Latvia wins thriller in shootout
by Andrew PODNIEKS|19 MAY 2024
photo: Matt Zambonin/IIHF
Dans Locmelis tied an IIHF Men's World Championship record by scoring two goals in the penalty-shot shootout, the second of which gave Latvia a 3-2 win over Slovakia. The win keeps Latvia's hopes of the playoffs alive. They now have nine points to Slovakia's 12 in the Group B standings.

Locmelis's winner came in the 7th round. He deked Samuel Hlavaj and shot, and the puck snuck through the goalie's equipment and trickled over the goal line.

Both teams have one game remaining in the round robin. Latvia plays the United States on Tuesday afternoon followed by a Slovakia-Sweden tilt. To qualify for the playoffs, Latvia needs to win in regulation and then have Slovakia lose in regulation. Any other combination of results will give Slovakia the final playoff spot.

"We did our best, and our PK was great today, especially in the first period," said defender Kristaps Zile. "That gave us a push, and our goalie was keeping us in the game, which gave us more confidence. But that's not the whole story; we still have to score some goals. If we had lost today, the tournament is over for us. We had to take our chances at the end, but went to the net and scored."

Slovakia's Peter Cehlarik had scored the go-ahead goal with 1:44 remaining to give Slovakia what looked like a victory, but just 24 seconds later Latvia tied it.

Cehlarik's goal was the result of a puck battle behind the net, and Juraj Slafkovsky ended up with the puck in front. He spotted Cehlarik, who made no mistake. But while Slovakia was celebrating, Latvia brought the puck up ice and tied the game on a long shot by Oskars Cibulskis.

"That's hockey," said a dejected Andrej Golian. "Things happen. We need to be tougher in those situations."

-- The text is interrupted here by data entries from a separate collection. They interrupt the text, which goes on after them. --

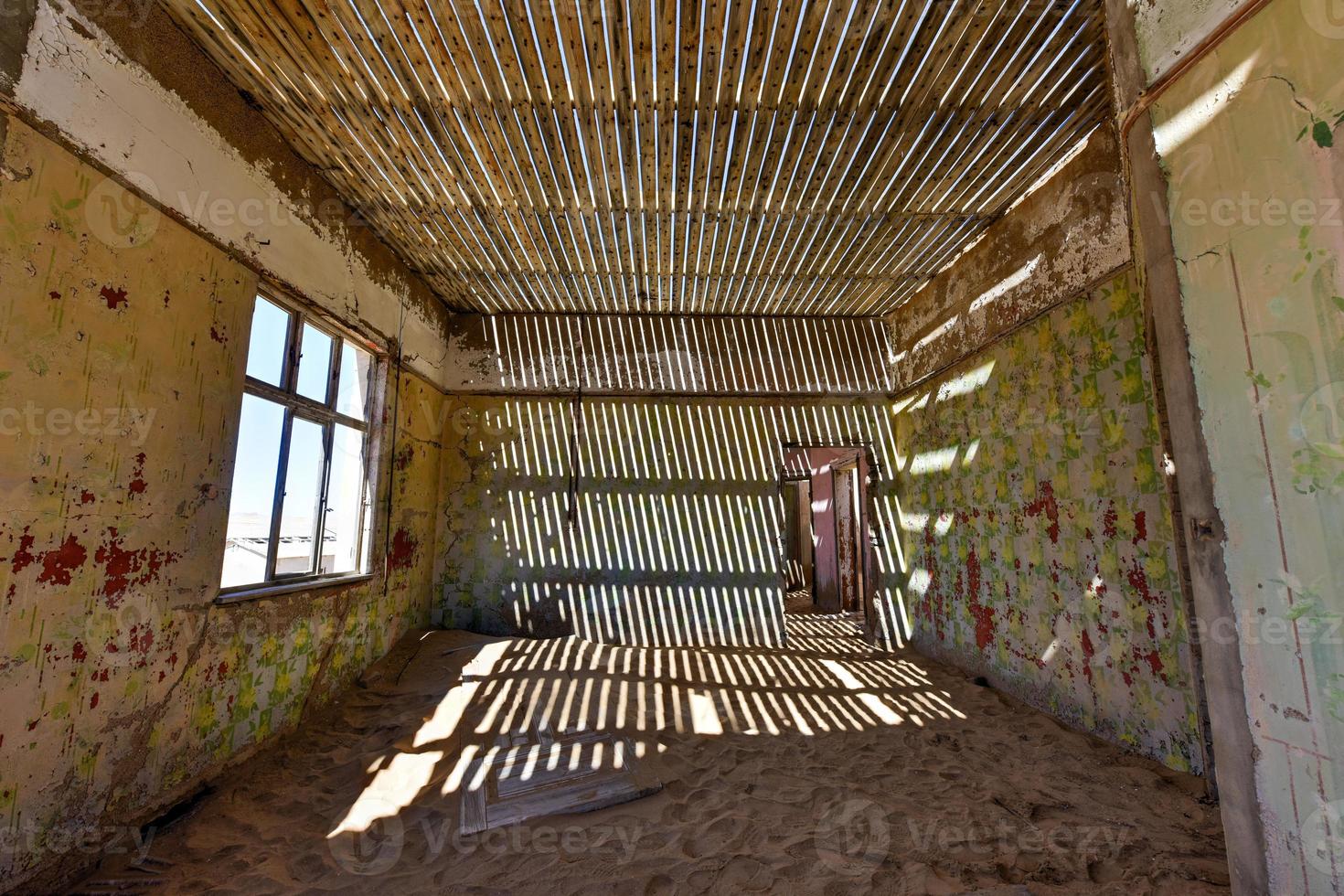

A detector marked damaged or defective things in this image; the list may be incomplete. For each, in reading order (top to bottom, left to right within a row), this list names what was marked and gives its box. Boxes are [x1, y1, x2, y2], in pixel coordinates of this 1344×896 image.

peeling painted wall [0, 117, 446, 889]
broken window frame [219, 287, 379, 600]
peeling painted wall [437, 395, 911, 647]
peeling painted wall [900, 271, 1207, 772]
peeling painted wall [1148, 0, 1344, 881]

Slovakia came out and dominated the first period in a way that clearly indicated how important that fourth playoff spot was. They outshot the Latvians 20-8 and spent much of the period in the offensive end, but try as they might they couldn’t beat Kristers Gudlevskis. Slovakia also had the only three power plays of the period, but they came up empty-handed.

"Our first period was our best of the tournament, but then we took a couple of penalties, but we were still in the game," Golian added. And in the overtime, two more penalties. Our PK did a great job."

To their credit, the Latvians played determined defence and weathered the storm, and then with Ali-like patience their rope-and-dope somehow yielded a late goal. Coming down three-on-two off the rush, Rihards Bukarts got the puck cross-ice to Miks Indrasis. He spotted Ralfs Friebergs alone in front, and Friebergs redirected the pass. Samuel Hlavaj made the save, but the puck bounced off Friebergs and dribbled into the goal at 18:39, giving the Latvians a most improbable lead after the first period.

Latvia used the momentum from that goal to play a much stronger and more confident second, but Slovakia still had plenty of good chances, all turned aside by Gudlevskis. The Latvians also had two of three power plays in the middle 20, which went for naught, and after two periods the score remained a nail-biting 1-0, a playoff spot very much hanging in the balance.

Slovakia came out with renewed purpose in the third and were, finally, rewarded. Pavol Regenda fought off two Latvians behind the goal to get the puck in front to Martin Pospisil, and Pospisil moved to his backhand, waited for Gudlevskis to commit, and then slid the puck into the open side at 2:06 to make it a 1-1 game.

From then on, you could cut the drama with a knife and both teams fought for their playoff lives.